Doctor Sleep is the latest Stephen King novel to be made into a motion picture. It picks up the story of Danny Torrance (Ewan McGregor) 40 years after his terrifying stay at the Overlook Hotel in The Shining.


Still irrevocably scarred by the trauma he endured as a child at the Overlook, Torrance has fought to find some semblance of peace. But that peace is shattered when he encounters Abra Stone (Kyliegh Curran), a courageous teenager with her own powerful extrasensory gift, known as the “shine”. Instinctively recognising that Torrance shares her power, Abra seeks him out, desperate for his help against the merciless Rose the Hat (Rebecca Ferguson) and her followers. They are known as the True Knot and they feed off the shine of innocents in their quest for immortality. Forming an unlikely alliance, Torrance and Abra engage in a brutal life-or-death battle with Rose.

Translating all of that, Doctor Sleep concerns a small group of non-humans who feast on the breath of humans who suffer pain and death … along with two humans with magical powers who can detect them. Have I lost you already? Well, I don’t blame you.

The sweet smell of breath driving non-humans into a frenzy? Come now. If that isn’t stretching credibility, I don’t know what is.

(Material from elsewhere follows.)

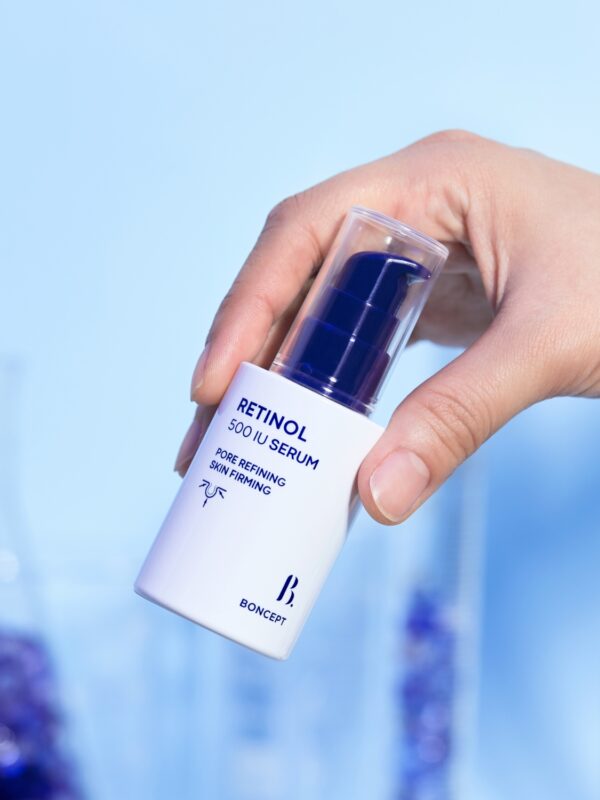 BONCEPT Retinol 500 IU Serum — 30 ml - Image 2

First up, it takes seemingly forever to piece together just what’s going on. That goes part of the way to explaining why the movie is over two and a half hours long. The script needed serious tightening. This isn’t The Godfather.

Of the non-humans, only three – possibly four – are of any real value in the piece. The others are extras trotted out just for the sake of it. One of the human detectors has lived a purposeless life and found no solace in abusing the bottle. The other is but a girl who has a particularly strong sixth sense.

The long and tortuous screenplay, and the direction which lacks the word “cut”, is by Mike Flanagan. Quite frankly I thought the lion’s share of the picture was just nonsense with creepy music and special effects thrown in. The production values are fine and the acting was okay but because I didn’t really believe what I was being fed I will not talk it up any more than that.

Some may appreciate being lost in this dark world of make believe more than I did. As far as I’m concerned it was simply a bridge too far. You can choose to see it without having seen The Shining, but I dare say you’d be better off if you chose to revisit Stanley Kubrick’s showpiece first.